7.2.2 Limitations of Traditional Models

The adaptivity of embeddings from the Word2Vec and GloVe models is limited by the fact that these vectors are constant regardless of the given semantic unit. This is unsuitable for fine linguistic uses. The two technologies are economizing of computational resources allowing for hardly more burdensome operations at an immense proportion whilst the effectiveness of these technologies falls back very quickly when large data sets and advanced NLP applications are used. This is one of the reasons why they are not good is real-world applications. The following are the most significant they did not include the following limitations:

  • – No Context Sensitivity: Due to the nature of such embeddings, they provide a fixed vector to every word such that a word’s meaning cannot be distinguished in different contexts. For example, the word ‘bank‘ is the same whether it is used about a financial institution or a riverbank;

  • – Dealing with Ambiguity: If there are two meanings to one word, for instance the verb “lead” and the metal “lead” the situation I the same and this is one of the causes to error in fierce contextualized work patterns such as machine translation and answering questions;

  • – Sparse Data Headache: The most difficult part in working with these models is helping them cope with training statistics that never catches up with some target vocabulary items. This follows that some rare words or expressions will be hard to learn even when using these models;

  • – Limited Reach: They are typically meant to capture co-occurrences of words within a small contiguous region— hence they cannot report word relations which span beyond the window;

  • – Fixed Representations: Embedded representations do not admit of variability that would take into account changing conditions within the context such as a word’s difficulty;

  • – Data Requirement: These methods call for huge amounts of well-prepared data so that the provided embeddings will be correct, and it is impossible to represent anything informative with a limited amount of data.

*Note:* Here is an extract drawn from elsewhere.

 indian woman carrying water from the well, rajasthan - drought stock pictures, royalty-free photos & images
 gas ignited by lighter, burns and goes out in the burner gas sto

7.2.3 Newer Models: BERT, GPT-3, and ChatGPT

Nevertheless, BERT (Bidirectional Encoder Representations from Transformers) makes use of a transformer architecture to generate embeddings for a given term considering both left-to-right and right-to-left context.

Consequently, BERT is good at various NLP benchmarks because it can cope with the ambiguity and the context in which it is available. Different from it, GPT-3 (Generative Pre-trained Transformer 3) employs a one-way transformer model trained on an enormous source text.

The collaborative writing abilities such as few-shot text generation and coherence text enable to aid in the creation of text or stories.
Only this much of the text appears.